● DOCUMENT EXTRACT:
Monday, December 31, 2007

10 Steps To A Better Trader!

1. Practice exiting trades at break-even, using a one-tick target, a two or three tick soft stop (mental stop) and a 1.5 point hard stop. Never *allow* the market to hit your hard stop. Exit by moving your target toward your hard stop, not by moving your hard stop towards your target. With time, all of this must become a reflex. You won't always be able to keep your losses down to 2 ticks, but only on rare occasions should you find yourself letting the market hit your hard stop. ("Rarely" means only about once every 50-100 trades after you get the hang of it.)

Even though your entries won't be good enough in the beginning to make a profit trading these tight soft stops, your entries will gradually improve until you turn the corner and become profitable.


Learn exits and entries separately. Don't let the one influence the other.


Taking losses this way takes dedication and discipline, so stick with it. It's the key to confident trading. If you never take large losses (and rarely medium size ones), the fear of loss pretty much goes away, and your confidence grows. Especially after your entries improve enough to support a "scalping" type exit strategy.

● SOURCE EXCERPT:
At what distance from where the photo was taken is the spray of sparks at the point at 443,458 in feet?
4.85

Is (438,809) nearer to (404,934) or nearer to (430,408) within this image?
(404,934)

● TASK PROMPT:
Answer from the trading tips post:
1. How large is the hard stop?
2. Once you get the hang of it, about how often should the market hit your hard stop?
3. What happens to the fear of loss if you never take large losses?

● WRITTEN RESPONSE:
1. 1.5 points.
2. About once every 50-100 trades.
3. It pretty much goes away, and your confidence grows.